In this post I will attempt to go over the steps between a simple linear regression towards a non-linear probabilistic model built with a neural network.
This is particularly useful in case where the model noise changes with one of the model variables or is non-linear, such as in those with heteroskedasticity.
Import stuff:
import numpy as np
import pandas as pd
import tensorflow as tf
import tensorflow_probability as tfp
import matplotlib.pyplot as plt
plt.style.use("seaborn-whitegrid")
Let’s generate some data with non-linearities that would pose some issues for a linear regression solution:
# amount of noise that is added is a function of x
n = 20000
x = np.random.uniform(-10, 10, size=n)
noise_std = np.sin(x * 0.4) + 1
y = (
-0.5
+ 1.3 * x
+ 3 * np.cos(x * 0.5)
+ np.random.normal(loc=0, scale=noise_std)
)
x_train = x[: n // 2]
x_test = x[n // 2 :]
y_train = y[: n // 2]
y_test = y[n // 2 :]
plt.plot(x, y, ".")
plt.xlabel("x")
plt.ylabel("y")
plt.title("Weird looking data")
plt.show()
Linear regression approach
We can fit a linear regression model using tensorflow. This model would have no hidden layers, so the output can only be a linear weighted sum of the input and a bias. We optimise for the mean squared error, which is the standard loss function for linear regression.

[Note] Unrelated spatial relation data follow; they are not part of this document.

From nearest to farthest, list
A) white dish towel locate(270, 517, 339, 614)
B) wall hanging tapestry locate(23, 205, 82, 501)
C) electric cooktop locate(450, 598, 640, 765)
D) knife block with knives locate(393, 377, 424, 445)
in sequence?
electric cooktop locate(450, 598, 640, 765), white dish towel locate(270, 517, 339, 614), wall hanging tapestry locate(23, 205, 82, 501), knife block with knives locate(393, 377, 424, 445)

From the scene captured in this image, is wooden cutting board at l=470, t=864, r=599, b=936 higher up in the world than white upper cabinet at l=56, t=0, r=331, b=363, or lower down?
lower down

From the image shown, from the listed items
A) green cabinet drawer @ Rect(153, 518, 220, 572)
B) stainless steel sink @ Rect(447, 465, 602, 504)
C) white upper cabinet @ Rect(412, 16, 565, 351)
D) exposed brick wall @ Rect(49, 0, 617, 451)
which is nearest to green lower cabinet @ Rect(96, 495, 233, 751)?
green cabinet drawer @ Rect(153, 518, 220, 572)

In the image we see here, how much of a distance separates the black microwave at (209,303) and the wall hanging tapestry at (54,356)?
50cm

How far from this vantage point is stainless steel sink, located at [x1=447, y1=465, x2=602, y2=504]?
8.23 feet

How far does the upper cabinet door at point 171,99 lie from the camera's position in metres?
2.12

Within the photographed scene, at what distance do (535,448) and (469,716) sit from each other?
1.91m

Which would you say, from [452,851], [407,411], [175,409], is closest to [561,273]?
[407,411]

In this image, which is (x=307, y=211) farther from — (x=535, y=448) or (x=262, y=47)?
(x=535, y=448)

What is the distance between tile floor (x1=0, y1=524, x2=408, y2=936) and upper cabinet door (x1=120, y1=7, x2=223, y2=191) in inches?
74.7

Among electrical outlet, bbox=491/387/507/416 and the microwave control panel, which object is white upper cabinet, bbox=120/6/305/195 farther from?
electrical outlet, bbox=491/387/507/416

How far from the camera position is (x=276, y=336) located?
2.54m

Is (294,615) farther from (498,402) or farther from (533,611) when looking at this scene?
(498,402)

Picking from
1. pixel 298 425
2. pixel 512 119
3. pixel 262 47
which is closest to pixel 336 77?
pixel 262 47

model_lin_reg = tf.keras.Sequential(
[tf.keras.layers.Input(shape=(1,)), tf.keras.layers.Dense(1)]
)
model_lin_reg.compile(
optimizer=tf.optimizers.Adam(learning_rate=0.01),
loss=tf.keras.losses.mse,
metrics=[tf.keras.losses.mse],
)
history = model_lin_reg.fit(x_train, y_train, epochs=10, verbose=0)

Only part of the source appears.